### Your goal
Write out, word for word, the lines of the records from the line with "Is point 787,109" to the line with "Answer: the black", including both of those lines.
**** Material to process ****
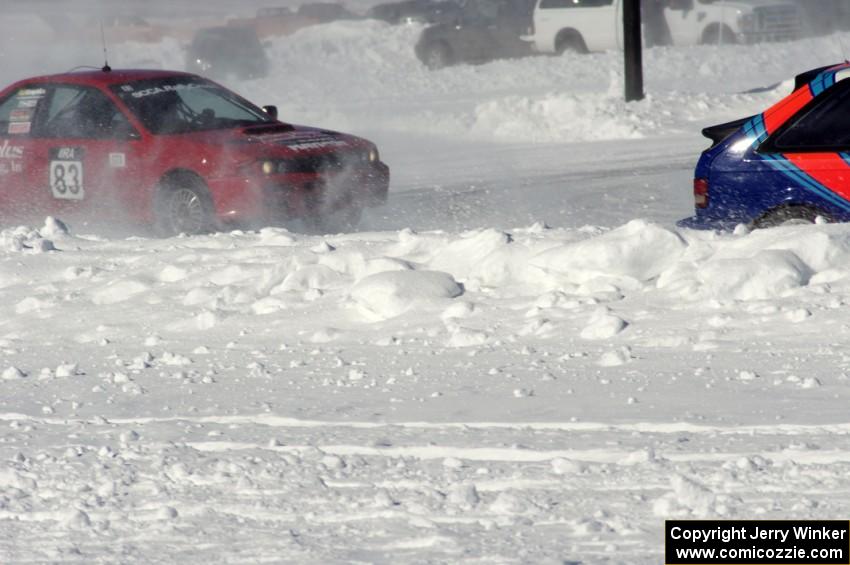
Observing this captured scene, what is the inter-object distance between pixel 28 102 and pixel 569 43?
18.1 meters

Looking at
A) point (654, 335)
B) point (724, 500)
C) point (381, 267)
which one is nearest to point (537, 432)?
point (724, 500)

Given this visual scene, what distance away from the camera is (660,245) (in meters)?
6.84

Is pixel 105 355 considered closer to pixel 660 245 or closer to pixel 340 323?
pixel 340 323

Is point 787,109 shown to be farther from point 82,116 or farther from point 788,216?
point 82,116

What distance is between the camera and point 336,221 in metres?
10.1

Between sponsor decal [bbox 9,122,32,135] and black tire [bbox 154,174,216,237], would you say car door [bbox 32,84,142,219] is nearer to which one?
sponsor decal [bbox 9,122,32,135]

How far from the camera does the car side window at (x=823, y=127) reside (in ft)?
24.1

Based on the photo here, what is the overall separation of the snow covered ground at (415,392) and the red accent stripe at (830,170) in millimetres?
568

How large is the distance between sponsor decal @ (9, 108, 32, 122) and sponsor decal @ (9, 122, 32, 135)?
0.03 metres

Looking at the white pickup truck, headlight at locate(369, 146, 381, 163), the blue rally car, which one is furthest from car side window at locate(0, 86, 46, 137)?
the white pickup truck

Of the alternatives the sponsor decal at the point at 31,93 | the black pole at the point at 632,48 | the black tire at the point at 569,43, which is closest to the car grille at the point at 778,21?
the black tire at the point at 569,43

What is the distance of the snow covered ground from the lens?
4.10 metres

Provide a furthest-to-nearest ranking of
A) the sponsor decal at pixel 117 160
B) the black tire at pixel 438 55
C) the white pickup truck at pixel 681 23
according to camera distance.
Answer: the black tire at pixel 438 55 → the white pickup truck at pixel 681 23 → the sponsor decal at pixel 117 160

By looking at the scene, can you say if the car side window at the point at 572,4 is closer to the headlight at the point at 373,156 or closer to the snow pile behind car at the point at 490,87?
the snow pile behind car at the point at 490,87
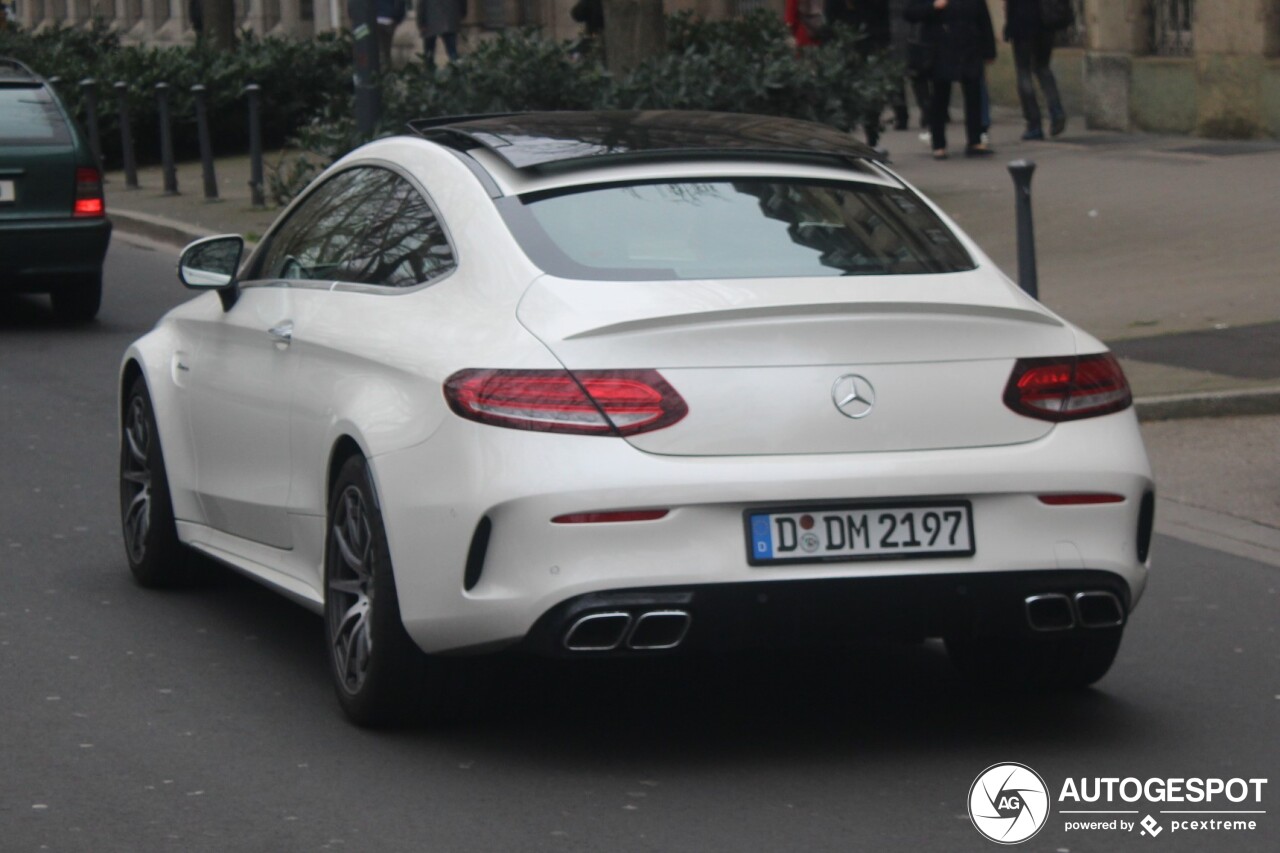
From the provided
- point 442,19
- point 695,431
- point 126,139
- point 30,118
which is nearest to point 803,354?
point 695,431

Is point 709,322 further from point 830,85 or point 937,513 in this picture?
point 830,85

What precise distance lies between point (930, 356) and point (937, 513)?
36 centimetres

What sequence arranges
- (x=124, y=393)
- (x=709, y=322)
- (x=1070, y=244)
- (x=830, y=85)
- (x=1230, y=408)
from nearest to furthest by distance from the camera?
(x=709, y=322)
(x=124, y=393)
(x=1230, y=408)
(x=1070, y=244)
(x=830, y=85)

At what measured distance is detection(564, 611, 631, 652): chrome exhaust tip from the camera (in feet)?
17.5

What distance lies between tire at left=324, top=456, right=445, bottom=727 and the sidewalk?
5.28 metres

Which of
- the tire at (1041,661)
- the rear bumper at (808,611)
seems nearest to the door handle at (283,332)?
the rear bumper at (808,611)

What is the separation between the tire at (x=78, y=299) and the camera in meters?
15.6

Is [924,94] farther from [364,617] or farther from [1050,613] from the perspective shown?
[1050,613]

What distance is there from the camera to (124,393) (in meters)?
8.19

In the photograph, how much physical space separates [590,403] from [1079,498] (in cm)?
117

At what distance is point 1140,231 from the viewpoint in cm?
1666

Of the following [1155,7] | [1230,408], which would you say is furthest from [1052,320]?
[1155,7]

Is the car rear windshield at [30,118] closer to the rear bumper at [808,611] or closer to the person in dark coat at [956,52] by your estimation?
the person in dark coat at [956,52]

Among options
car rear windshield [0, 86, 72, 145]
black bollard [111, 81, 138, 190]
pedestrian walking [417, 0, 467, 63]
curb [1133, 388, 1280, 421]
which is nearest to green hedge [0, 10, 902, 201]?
car rear windshield [0, 86, 72, 145]
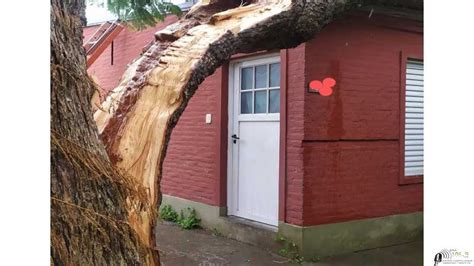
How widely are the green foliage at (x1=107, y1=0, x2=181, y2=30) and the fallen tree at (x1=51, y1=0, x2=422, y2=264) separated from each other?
28.7 inches

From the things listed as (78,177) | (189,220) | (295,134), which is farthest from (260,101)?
(78,177)

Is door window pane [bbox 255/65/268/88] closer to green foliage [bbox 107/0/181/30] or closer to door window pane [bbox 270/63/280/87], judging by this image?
door window pane [bbox 270/63/280/87]

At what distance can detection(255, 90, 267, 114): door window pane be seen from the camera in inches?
223

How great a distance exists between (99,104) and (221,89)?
3.30 m

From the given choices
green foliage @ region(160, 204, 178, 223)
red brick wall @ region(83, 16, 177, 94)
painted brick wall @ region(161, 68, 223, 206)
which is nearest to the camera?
painted brick wall @ region(161, 68, 223, 206)

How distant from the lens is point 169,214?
677cm

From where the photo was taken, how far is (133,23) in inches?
175

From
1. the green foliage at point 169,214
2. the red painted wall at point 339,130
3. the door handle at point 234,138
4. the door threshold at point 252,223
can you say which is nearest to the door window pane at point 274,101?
the red painted wall at point 339,130

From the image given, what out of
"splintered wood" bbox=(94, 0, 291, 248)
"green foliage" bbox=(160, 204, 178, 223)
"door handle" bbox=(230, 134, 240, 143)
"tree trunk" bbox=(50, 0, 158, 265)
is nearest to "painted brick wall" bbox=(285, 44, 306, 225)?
"door handle" bbox=(230, 134, 240, 143)

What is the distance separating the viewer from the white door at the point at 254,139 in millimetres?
5547

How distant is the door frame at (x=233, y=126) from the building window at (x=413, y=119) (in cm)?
164

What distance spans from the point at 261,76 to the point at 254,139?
2.35 ft
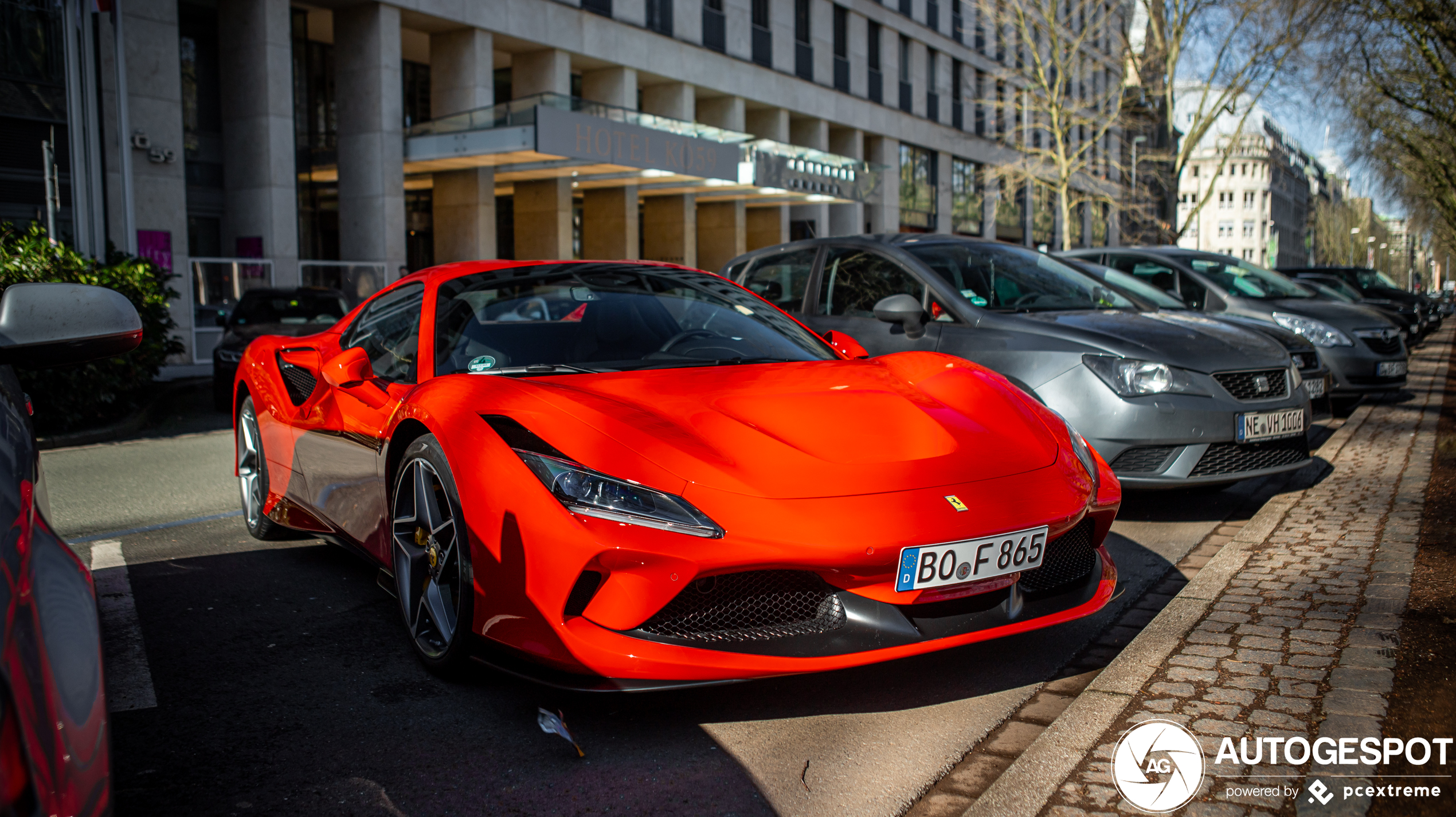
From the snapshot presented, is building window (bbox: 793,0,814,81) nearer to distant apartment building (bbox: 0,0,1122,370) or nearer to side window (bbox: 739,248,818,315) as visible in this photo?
distant apartment building (bbox: 0,0,1122,370)

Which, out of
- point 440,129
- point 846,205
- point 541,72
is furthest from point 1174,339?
point 846,205

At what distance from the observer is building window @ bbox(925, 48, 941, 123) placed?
141ft

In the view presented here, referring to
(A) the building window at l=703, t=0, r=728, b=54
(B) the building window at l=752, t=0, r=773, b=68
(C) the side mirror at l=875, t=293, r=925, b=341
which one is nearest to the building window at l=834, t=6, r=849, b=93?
(B) the building window at l=752, t=0, r=773, b=68

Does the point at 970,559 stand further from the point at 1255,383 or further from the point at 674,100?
the point at 674,100

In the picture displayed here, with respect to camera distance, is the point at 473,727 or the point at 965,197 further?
the point at 965,197

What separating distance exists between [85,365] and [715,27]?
87.4 feet

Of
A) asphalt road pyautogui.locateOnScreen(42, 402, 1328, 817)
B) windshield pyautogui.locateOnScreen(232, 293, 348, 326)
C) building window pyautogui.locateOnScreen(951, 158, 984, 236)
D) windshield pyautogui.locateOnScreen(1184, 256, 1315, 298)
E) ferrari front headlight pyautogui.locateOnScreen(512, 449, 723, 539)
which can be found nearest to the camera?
asphalt road pyautogui.locateOnScreen(42, 402, 1328, 817)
****
### Output of the exercise
Is point 787,109 shown to be farther from point 82,116 or farther from point 788,216?
point 82,116

What distance is between the camera and point 336,221 in metres?
10.1

Between sponsor decal [bbox 9,122,32,135] and black tire [bbox 154,174,216,237], would you say car door [bbox 32,84,142,219] is nearer to which one?
sponsor decal [bbox 9,122,32,135]

How far from the camera does the car side window at (x=823, y=127) reside (in ft)?
24.1

Based on the photo here, what is the overall separation of the snow covered ground at (415,392) and the red accent stripe at (830,170) in millimetres?
568

How large is the distance between sponsor decal @ (9, 108, 32, 122) and sponsor decal @ (9, 122, 32, 135)?
0.03 metres

Looking at the white pickup truck, headlight at locate(369, 146, 381, 163), the blue rally car, which one is furthest from car side window at locate(0, 86, 46, 137)?
the white pickup truck

Of the alternatives the sponsor decal at the point at 31,93 | the black pole at the point at 632,48 | the black tire at the point at 569,43, which is closest to the car grille at the point at 778,21?
the black tire at the point at 569,43

What is the distance of the snow covered ground from the lens?
4.10 metres

Provide a furthest-to-nearest ranking of
A) the sponsor decal at pixel 117 160
B) the black tire at pixel 438 55
C) the white pickup truck at pixel 681 23
according to camera distance.
Answer: the black tire at pixel 438 55 → the white pickup truck at pixel 681 23 → the sponsor decal at pixel 117 160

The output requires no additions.